── WORKING DATA ──

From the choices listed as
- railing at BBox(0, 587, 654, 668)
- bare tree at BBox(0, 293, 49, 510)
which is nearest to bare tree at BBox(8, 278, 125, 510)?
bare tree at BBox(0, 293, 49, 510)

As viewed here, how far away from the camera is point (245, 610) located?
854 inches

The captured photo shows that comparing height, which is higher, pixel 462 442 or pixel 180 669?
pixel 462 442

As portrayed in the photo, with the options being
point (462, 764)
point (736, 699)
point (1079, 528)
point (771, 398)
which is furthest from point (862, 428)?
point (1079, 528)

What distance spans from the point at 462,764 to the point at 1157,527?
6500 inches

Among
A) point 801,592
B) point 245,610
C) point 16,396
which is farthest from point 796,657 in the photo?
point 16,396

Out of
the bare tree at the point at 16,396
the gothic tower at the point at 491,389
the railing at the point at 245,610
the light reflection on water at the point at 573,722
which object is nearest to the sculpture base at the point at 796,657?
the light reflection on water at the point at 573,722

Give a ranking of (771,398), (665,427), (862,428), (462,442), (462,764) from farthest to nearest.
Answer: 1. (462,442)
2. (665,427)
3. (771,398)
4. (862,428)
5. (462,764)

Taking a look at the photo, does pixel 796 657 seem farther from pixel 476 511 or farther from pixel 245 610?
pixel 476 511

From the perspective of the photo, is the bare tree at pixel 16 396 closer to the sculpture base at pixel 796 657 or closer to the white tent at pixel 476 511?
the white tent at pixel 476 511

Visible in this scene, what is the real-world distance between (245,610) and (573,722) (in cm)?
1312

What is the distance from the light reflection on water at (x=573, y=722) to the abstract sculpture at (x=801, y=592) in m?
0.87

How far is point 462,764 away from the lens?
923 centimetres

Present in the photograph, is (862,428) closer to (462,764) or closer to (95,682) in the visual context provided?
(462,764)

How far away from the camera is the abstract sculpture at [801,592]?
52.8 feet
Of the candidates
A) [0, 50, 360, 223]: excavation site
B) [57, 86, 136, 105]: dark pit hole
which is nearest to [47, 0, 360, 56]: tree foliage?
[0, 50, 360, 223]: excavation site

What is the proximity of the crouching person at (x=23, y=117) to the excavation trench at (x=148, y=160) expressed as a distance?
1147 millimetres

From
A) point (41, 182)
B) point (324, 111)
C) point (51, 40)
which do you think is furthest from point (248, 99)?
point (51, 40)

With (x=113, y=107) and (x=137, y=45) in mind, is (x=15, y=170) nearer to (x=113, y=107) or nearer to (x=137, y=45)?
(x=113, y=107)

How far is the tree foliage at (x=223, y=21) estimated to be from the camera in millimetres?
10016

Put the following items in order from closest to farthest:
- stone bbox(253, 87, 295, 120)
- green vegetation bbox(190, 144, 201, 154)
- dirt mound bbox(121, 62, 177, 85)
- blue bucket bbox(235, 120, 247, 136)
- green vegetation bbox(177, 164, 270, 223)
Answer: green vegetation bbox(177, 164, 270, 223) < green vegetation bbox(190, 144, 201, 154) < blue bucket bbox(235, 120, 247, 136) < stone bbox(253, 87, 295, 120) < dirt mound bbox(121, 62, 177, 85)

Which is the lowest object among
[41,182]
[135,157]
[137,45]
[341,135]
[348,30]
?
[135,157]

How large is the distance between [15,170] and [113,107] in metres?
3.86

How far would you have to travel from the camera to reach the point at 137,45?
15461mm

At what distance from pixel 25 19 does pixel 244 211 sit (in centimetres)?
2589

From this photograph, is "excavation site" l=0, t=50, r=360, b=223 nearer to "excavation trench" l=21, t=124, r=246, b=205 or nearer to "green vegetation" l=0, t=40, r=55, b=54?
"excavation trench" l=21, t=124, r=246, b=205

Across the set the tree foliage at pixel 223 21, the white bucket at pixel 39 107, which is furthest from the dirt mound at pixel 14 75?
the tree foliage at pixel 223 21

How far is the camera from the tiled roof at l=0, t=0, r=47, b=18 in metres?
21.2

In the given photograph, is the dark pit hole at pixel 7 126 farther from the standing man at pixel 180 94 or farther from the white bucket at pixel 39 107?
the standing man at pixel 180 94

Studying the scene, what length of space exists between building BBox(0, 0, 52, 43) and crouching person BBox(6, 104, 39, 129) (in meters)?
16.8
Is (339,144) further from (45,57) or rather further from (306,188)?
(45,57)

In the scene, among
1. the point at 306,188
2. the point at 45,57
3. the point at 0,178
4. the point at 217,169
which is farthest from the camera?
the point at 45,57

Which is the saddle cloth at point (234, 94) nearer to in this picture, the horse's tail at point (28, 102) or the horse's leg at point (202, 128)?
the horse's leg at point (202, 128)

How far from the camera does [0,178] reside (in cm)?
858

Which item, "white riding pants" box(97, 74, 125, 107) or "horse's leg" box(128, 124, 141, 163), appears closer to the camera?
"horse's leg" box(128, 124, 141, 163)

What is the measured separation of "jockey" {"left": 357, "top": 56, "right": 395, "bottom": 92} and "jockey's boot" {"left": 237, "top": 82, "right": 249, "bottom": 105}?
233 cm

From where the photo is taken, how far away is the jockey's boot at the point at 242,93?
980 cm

───

Can you rewrite the lines as a JSON list of strings, one string per line with blank lines left out, starting at the line that contains "From where the" and ending at the end of the rows?

**OUTPUT BELOW**
[
  "From where the photo is taken, how far away is the jockey's boot at the point at 242,93?",
  "980 cm"
]